> **Work required**
The answer must be an exact copy of the lines from the one holding "The regulator shows" through the final line of the entries, and nothing else.

> **Information given**
***
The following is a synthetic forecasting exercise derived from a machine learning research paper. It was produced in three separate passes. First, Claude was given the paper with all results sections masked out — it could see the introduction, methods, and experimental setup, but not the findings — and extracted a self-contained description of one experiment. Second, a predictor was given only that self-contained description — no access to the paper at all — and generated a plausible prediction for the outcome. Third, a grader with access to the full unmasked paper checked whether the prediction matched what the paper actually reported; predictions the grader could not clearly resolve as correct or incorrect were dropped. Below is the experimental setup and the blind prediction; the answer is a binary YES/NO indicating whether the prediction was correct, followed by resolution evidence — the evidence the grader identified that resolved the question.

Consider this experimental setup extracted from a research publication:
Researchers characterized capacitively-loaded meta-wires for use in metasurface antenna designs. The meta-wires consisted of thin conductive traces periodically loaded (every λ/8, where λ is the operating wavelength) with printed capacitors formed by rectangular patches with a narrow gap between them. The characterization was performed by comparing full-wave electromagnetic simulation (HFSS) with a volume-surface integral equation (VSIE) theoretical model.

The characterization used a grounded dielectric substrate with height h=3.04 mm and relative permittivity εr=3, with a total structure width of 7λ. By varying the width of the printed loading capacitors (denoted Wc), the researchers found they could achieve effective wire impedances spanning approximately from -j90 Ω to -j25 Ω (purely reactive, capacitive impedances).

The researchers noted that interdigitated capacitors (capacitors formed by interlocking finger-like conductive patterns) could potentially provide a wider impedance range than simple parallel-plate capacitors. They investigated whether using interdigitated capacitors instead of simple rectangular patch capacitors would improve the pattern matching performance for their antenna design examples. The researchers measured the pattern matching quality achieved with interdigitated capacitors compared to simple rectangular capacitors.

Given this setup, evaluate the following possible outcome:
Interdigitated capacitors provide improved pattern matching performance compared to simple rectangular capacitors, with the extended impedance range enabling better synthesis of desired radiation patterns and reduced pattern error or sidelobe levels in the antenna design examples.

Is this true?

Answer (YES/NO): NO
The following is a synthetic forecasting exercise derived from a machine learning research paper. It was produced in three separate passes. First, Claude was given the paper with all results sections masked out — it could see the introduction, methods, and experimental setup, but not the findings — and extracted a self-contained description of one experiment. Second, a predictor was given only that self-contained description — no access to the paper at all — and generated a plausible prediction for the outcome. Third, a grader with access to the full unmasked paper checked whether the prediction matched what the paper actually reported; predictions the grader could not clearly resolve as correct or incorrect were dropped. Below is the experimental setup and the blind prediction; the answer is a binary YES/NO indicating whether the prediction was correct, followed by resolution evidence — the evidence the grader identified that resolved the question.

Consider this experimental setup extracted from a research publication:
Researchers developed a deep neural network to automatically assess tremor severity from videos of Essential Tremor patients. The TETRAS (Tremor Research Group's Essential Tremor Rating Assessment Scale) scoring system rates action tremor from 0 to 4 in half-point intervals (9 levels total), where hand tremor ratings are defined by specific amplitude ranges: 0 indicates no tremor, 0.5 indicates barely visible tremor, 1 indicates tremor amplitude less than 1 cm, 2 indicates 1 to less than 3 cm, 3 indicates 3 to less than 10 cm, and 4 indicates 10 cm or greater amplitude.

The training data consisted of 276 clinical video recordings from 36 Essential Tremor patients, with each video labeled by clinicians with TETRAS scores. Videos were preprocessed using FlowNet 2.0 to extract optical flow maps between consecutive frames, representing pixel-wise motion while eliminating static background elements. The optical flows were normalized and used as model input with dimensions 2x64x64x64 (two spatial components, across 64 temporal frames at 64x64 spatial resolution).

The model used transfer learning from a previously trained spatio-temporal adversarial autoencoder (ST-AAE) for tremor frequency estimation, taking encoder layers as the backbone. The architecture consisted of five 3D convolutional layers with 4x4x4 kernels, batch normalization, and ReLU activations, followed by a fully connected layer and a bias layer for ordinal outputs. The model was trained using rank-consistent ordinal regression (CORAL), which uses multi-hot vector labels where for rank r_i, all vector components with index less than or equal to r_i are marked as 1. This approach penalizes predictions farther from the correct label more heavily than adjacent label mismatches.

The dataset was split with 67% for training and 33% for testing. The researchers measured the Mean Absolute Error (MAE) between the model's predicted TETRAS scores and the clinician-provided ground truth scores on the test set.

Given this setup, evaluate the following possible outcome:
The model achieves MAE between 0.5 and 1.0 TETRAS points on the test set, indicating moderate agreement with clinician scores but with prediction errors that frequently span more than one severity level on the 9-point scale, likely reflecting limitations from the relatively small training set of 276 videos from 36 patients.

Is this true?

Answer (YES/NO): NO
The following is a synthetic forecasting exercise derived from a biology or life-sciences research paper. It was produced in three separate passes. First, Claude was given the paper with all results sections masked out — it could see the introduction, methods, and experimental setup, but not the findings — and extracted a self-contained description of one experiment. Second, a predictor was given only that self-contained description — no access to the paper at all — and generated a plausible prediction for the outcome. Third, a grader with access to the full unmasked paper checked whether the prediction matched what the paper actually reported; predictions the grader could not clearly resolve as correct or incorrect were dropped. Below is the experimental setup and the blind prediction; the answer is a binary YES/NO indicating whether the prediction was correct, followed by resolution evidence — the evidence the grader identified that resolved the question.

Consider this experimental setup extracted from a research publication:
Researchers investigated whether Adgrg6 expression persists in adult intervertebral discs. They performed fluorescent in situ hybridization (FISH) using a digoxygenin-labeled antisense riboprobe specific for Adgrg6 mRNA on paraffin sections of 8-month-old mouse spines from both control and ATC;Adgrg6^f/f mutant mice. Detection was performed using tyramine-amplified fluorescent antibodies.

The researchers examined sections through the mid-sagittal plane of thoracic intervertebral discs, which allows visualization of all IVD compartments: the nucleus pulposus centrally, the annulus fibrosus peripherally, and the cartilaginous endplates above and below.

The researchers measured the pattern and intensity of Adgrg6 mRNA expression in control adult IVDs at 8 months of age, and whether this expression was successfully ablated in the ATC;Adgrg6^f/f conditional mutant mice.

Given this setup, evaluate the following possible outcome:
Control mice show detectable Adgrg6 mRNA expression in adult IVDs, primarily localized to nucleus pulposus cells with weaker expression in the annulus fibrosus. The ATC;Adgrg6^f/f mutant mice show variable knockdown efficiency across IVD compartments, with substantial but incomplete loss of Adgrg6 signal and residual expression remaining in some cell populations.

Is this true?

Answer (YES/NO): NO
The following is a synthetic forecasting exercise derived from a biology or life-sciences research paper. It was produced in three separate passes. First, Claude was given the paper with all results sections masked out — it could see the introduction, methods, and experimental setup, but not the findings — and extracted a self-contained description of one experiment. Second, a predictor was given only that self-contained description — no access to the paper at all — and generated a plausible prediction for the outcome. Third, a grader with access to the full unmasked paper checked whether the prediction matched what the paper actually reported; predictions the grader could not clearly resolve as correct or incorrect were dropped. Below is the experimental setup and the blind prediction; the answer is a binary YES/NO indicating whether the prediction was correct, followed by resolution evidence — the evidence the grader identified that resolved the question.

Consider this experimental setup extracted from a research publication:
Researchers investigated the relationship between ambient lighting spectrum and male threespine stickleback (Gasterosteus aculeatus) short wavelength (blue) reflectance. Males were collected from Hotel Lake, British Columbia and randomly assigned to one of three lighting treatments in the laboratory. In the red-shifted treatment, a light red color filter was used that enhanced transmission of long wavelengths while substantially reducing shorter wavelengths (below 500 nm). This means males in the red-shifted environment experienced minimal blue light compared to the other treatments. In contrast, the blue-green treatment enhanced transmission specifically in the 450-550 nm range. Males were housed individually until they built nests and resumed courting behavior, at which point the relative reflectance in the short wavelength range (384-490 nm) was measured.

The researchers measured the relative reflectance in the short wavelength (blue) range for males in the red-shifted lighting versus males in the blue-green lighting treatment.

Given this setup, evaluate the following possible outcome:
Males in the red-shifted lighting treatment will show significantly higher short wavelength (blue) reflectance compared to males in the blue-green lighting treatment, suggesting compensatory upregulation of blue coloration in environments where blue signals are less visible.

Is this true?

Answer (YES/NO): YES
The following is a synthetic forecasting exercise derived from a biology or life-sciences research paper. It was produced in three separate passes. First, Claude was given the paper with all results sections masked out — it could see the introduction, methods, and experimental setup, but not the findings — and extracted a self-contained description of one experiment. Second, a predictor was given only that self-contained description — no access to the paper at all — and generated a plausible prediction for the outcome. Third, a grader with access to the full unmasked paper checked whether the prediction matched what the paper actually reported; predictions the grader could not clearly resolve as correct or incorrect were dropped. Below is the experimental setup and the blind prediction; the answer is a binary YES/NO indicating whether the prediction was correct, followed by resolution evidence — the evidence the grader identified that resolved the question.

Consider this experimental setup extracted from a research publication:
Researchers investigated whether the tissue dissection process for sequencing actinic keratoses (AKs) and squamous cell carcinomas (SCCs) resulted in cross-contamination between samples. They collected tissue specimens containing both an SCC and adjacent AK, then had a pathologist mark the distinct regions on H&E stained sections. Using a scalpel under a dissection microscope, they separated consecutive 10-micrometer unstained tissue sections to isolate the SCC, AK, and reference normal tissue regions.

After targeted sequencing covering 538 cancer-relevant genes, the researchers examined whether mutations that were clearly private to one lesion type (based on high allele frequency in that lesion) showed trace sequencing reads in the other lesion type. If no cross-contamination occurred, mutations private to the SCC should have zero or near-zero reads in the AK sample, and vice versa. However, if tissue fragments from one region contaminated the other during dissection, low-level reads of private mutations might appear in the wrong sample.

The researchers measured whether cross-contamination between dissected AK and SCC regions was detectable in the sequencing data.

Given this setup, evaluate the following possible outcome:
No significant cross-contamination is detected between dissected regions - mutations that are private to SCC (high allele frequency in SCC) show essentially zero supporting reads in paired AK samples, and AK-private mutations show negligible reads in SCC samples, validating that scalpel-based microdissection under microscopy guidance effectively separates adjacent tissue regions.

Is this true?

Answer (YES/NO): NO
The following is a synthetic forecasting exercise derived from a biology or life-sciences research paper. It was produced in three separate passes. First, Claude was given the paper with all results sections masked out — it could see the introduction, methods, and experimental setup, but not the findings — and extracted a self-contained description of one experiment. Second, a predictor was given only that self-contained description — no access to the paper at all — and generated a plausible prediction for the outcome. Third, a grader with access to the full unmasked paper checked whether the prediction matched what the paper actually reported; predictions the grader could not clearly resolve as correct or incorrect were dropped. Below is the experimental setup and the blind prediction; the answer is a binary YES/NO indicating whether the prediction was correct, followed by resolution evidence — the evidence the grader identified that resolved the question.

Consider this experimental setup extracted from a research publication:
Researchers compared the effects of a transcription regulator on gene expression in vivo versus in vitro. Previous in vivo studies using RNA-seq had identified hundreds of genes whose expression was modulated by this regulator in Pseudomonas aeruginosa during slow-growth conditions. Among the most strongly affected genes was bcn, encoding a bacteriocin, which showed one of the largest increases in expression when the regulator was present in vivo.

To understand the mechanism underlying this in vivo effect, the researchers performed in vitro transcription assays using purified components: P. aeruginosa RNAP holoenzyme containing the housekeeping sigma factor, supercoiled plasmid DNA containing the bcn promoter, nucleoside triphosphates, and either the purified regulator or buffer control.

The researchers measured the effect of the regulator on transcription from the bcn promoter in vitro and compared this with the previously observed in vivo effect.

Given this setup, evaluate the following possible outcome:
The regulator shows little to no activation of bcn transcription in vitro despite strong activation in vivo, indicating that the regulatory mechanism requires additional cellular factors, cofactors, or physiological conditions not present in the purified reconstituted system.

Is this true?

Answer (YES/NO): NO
***
> **Answer section**
The regulator shows little to no activation of bcn transcription in vitro despite strong activation in vivo, indicating that the regulatory mechanism requires additional cellular factors, cofactors, or physiological conditions not present in the purified reconstituted system.

Is this true?

Answer (YES/NO): NO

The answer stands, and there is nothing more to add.